» MATERIAL SUPPLIED
(begin)

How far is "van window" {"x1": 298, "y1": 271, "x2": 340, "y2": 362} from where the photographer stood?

(end)
(begin)

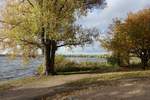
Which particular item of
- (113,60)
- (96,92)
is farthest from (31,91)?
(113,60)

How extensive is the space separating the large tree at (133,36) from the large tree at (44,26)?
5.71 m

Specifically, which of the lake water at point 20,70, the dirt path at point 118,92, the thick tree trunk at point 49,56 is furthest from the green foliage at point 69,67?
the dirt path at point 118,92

(end)

» EXERCISE GOAL
Which lines above contain the string "point"? Pick them out and copy each one in full, treating uppercase and lowercase as different.

» RESULT OF THE EXERCISE
Specifically, which of the lake water at point 20,70, the dirt path at point 118,92, the thick tree trunk at point 49,56 is furthest from the green foliage at point 69,67?
the dirt path at point 118,92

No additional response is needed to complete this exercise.